Self-serve Soda

Follow this guide to enable Soda Cloud end users to create no-code checks for data quality for the data that matters to them the most.

Use this guide to set up Soda Cloud and enable users across your organization to serve themselves when it comes to testing data quality.

Deploy a Soda Agent in a Kubernetes cluster to connect to both a data source and the Soda Cloud, then invite your Data Analyst and Data Scientist colleagues to join the account, start data quality discussions, and begin creating their own SodaCL checks for data quality.

About this guide

The instructions below offer Data Engineers an example of how to set up the Soda Cloud to enable non-coder colleagues to propose, discuss, and create their own data quality tests. After all, data quality testing is a team sport!
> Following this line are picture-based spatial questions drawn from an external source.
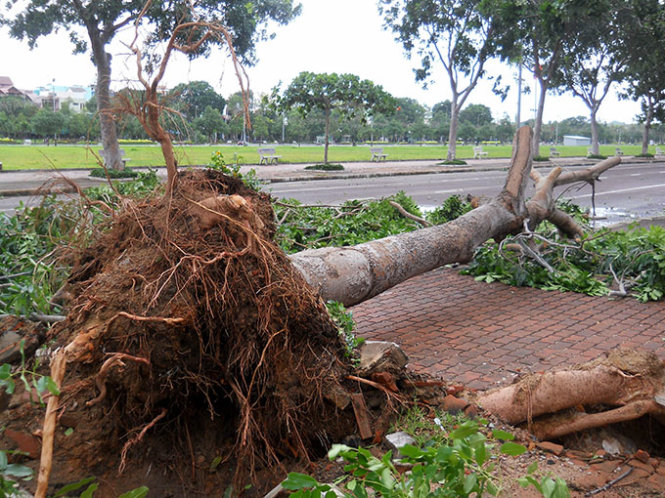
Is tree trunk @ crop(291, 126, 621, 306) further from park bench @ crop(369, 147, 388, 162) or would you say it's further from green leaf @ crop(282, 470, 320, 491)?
park bench @ crop(369, 147, 388, 162)

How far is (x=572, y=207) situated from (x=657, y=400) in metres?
6.93

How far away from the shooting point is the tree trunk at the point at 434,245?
14.0ft

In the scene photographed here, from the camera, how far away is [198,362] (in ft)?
9.38

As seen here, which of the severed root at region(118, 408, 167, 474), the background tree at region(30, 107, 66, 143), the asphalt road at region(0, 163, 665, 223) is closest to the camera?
the severed root at region(118, 408, 167, 474)

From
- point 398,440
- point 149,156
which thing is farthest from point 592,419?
point 149,156

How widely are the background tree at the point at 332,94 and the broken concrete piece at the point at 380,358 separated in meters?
19.7

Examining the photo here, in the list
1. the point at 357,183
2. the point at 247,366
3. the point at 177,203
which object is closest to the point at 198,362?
the point at 247,366

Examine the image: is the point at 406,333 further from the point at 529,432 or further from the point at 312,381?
the point at 312,381

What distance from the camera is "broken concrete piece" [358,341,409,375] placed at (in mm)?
3293

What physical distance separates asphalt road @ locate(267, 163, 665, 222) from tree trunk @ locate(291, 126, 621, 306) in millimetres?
4866

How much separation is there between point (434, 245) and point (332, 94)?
17845 millimetres

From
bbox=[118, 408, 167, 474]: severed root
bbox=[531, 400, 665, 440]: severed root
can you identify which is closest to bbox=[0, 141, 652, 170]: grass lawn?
bbox=[118, 408, 167, 474]: severed root

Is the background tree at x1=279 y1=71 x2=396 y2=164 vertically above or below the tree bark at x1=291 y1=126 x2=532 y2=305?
above

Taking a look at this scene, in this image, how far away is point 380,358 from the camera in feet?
10.9
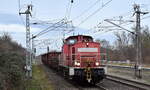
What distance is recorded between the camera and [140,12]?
24844 mm

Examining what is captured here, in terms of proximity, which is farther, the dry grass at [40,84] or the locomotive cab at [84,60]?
the locomotive cab at [84,60]

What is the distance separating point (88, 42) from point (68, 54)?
2191 mm

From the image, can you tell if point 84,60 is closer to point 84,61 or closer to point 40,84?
point 84,61

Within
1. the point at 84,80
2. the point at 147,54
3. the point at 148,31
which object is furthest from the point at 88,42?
the point at 148,31

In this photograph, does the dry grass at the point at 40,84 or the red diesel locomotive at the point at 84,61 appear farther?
the red diesel locomotive at the point at 84,61

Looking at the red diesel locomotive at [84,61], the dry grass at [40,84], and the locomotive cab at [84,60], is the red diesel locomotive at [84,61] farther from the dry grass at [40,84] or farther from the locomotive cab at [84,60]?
the dry grass at [40,84]

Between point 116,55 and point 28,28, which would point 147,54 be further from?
point 28,28

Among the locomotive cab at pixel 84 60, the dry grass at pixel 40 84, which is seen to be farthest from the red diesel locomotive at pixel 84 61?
the dry grass at pixel 40 84

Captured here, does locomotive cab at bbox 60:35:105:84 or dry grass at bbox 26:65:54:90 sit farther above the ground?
locomotive cab at bbox 60:35:105:84

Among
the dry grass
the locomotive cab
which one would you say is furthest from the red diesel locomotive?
the dry grass

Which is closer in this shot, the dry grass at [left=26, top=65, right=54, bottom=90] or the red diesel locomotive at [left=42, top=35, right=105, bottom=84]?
the dry grass at [left=26, top=65, right=54, bottom=90]

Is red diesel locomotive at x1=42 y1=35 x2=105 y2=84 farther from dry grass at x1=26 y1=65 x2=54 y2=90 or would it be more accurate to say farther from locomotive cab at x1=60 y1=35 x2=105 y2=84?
dry grass at x1=26 y1=65 x2=54 y2=90

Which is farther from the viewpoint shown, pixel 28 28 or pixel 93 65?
pixel 28 28

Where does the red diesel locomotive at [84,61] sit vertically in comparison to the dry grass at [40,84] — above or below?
above
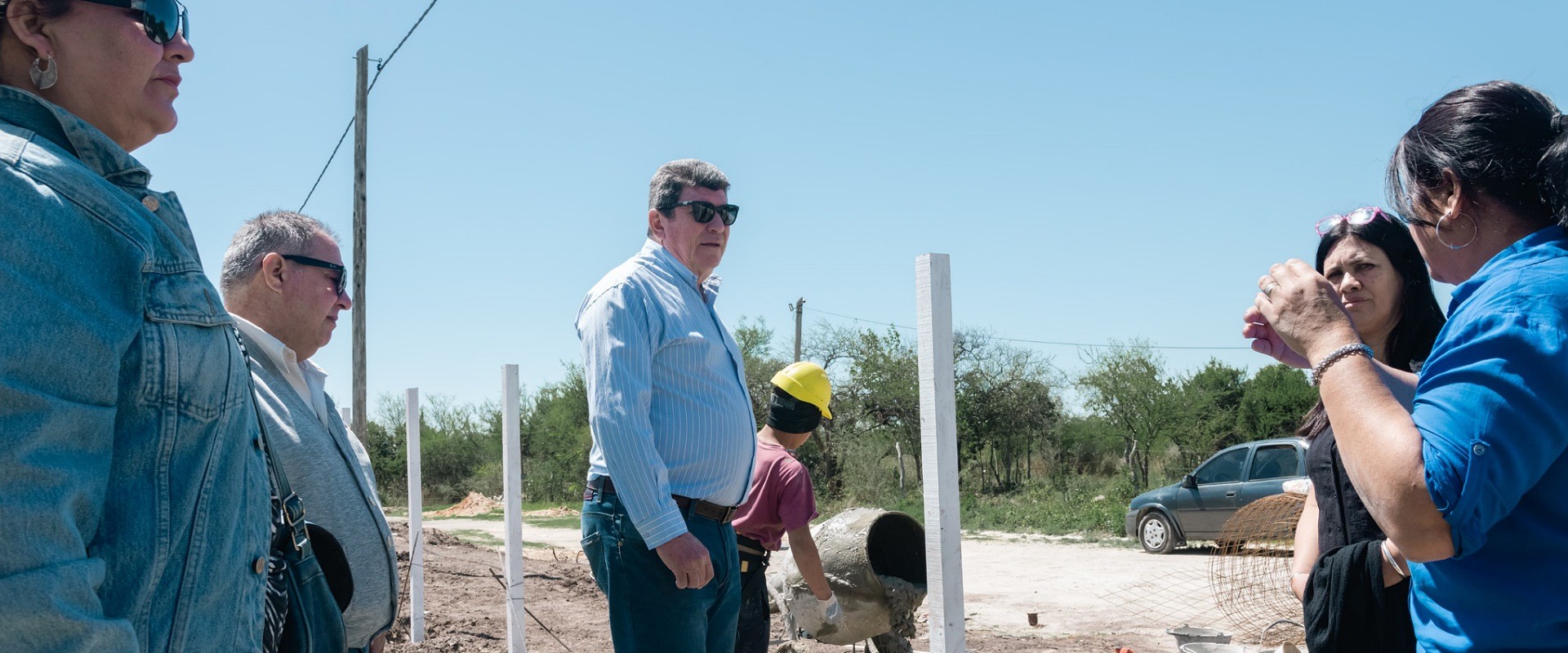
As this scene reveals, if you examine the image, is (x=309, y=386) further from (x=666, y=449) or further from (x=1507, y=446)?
(x=1507, y=446)

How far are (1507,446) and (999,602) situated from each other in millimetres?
9073

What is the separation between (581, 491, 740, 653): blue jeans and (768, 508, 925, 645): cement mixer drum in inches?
87.6

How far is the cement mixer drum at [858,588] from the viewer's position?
5.08 m

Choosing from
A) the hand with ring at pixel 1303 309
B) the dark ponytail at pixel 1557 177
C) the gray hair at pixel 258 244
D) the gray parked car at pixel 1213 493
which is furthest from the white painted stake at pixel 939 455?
the gray parked car at pixel 1213 493

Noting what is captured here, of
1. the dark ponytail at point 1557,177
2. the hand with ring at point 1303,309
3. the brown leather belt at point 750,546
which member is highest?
the dark ponytail at point 1557,177

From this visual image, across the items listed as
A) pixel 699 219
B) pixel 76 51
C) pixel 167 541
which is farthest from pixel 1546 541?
pixel 699 219

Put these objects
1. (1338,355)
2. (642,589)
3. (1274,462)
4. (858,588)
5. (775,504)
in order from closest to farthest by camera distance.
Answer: (1338,355) → (642,589) → (775,504) → (858,588) → (1274,462)

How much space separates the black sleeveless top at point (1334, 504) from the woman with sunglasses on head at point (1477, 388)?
0.67 metres

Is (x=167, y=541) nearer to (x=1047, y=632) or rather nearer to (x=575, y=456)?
(x=1047, y=632)

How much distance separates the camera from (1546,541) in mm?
1460

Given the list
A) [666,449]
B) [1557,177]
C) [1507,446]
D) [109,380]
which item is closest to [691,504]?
[666,449]

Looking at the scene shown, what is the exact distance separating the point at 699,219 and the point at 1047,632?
20.0ft

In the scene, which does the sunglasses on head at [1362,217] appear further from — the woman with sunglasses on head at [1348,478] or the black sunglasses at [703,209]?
the black sunglasses at [703,209]

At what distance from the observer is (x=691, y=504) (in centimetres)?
294
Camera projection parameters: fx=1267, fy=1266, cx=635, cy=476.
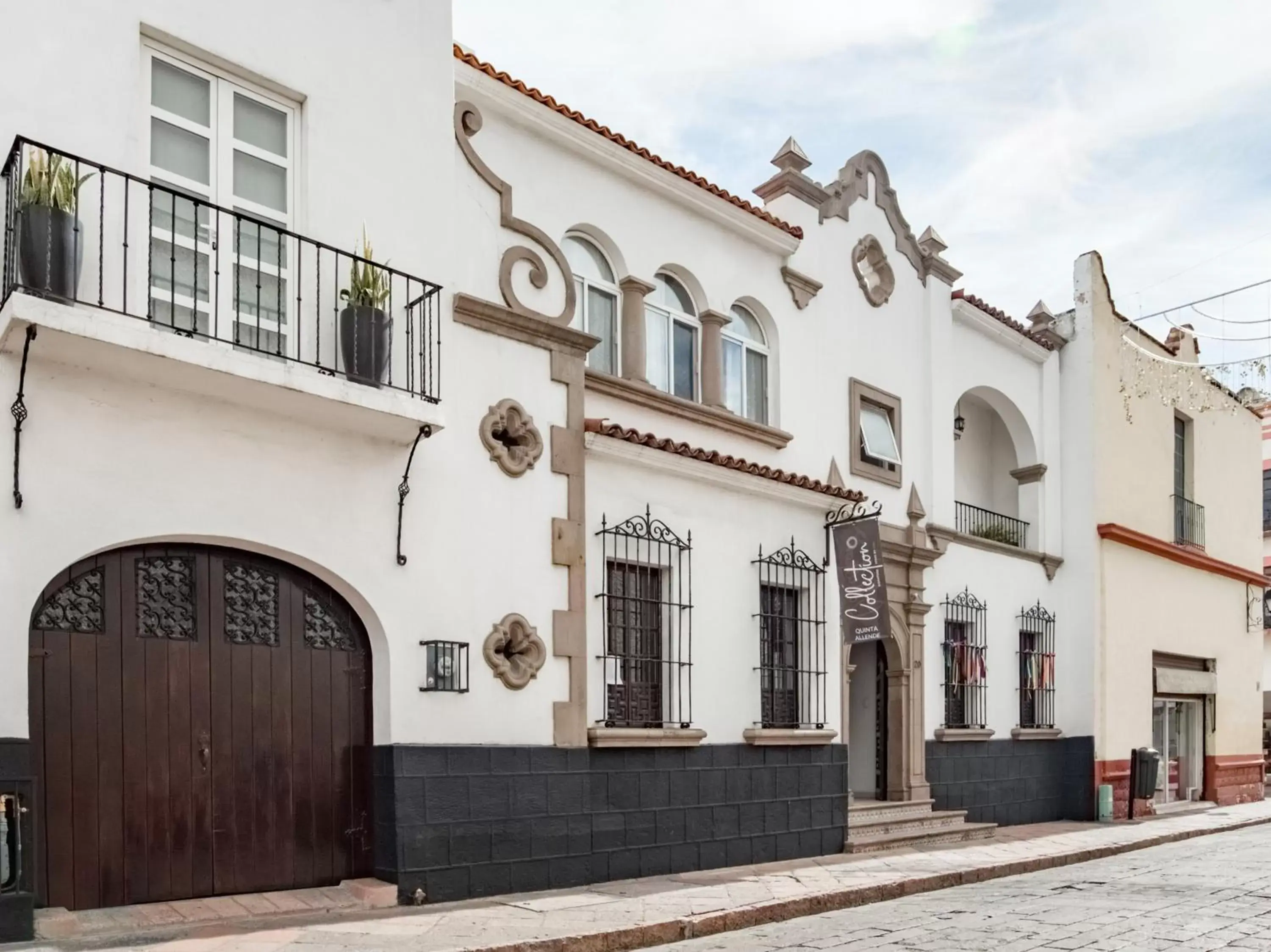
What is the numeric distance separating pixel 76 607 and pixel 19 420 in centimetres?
115

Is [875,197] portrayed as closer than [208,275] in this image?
No

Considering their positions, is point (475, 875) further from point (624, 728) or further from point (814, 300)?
point (814, 300)

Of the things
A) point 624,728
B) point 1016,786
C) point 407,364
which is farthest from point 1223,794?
point 407,364

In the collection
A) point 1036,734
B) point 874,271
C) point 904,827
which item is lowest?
point 904,827

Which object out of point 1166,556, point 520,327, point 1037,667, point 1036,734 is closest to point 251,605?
point 520,327

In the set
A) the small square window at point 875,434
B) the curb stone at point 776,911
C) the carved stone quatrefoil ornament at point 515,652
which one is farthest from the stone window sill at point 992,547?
the carved stone quatrefoil ornament at point 515,652

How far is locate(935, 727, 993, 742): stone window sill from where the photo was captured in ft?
48.7

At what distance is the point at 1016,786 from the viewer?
1612cm

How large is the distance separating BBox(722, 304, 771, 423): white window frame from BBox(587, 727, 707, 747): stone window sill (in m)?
3.34

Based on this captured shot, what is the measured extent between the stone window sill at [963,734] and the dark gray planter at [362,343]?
909 cm

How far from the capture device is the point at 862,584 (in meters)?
12.2

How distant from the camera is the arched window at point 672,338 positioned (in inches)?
471

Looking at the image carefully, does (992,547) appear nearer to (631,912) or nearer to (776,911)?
(776,911)

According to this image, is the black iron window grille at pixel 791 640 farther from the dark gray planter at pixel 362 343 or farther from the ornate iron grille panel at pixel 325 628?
the dark gray planter at pixel 362 343
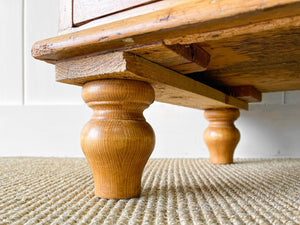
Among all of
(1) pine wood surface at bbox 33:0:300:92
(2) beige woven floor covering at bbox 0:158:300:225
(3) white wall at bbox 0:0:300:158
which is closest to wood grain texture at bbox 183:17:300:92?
(1) pine wood surface at bbox 33:0:300:92

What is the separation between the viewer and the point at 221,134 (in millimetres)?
908

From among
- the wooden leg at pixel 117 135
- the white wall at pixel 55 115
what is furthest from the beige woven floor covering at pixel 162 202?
the white wall at pixel 55 115

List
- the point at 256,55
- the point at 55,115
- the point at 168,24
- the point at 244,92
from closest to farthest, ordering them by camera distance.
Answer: the point at 168,24, the point at 256,55, the point at 244,92, the point at 55,115

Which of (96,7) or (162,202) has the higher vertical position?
(96,7)

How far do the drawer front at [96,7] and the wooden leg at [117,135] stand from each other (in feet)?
0.31

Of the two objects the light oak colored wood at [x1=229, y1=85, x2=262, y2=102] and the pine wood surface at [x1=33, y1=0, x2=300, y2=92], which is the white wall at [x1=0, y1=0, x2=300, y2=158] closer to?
the light oak colored wood at [x1=229, y1=85, x2=262, y2=102]

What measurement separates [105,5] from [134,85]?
4.8 inches

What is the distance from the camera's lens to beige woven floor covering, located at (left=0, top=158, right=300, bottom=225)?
1.20 feet

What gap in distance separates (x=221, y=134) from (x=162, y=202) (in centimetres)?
52

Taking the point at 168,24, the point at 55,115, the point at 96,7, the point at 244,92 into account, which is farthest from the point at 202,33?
the point at 55,115

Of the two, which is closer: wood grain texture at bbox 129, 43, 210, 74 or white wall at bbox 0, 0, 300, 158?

Once you have completed the set-up, you can direct your non-coding colleagues to log in to Soda Cloud and begin creating Discussions. A Discussion in Soda is a messaging space that facilitates collaboration between data producers and data consumers. Together, colleagues can establish the expected and agreed-upon state of data quality in a dataset by proposing, then approving data quality checks that execute as part of a scheduled scan in Soda.

When checks fail during data quality scans, you and your colleagues get alerts via Slack which enable you to address issues before they have a downstream impact on the users or applications that depend upon the data.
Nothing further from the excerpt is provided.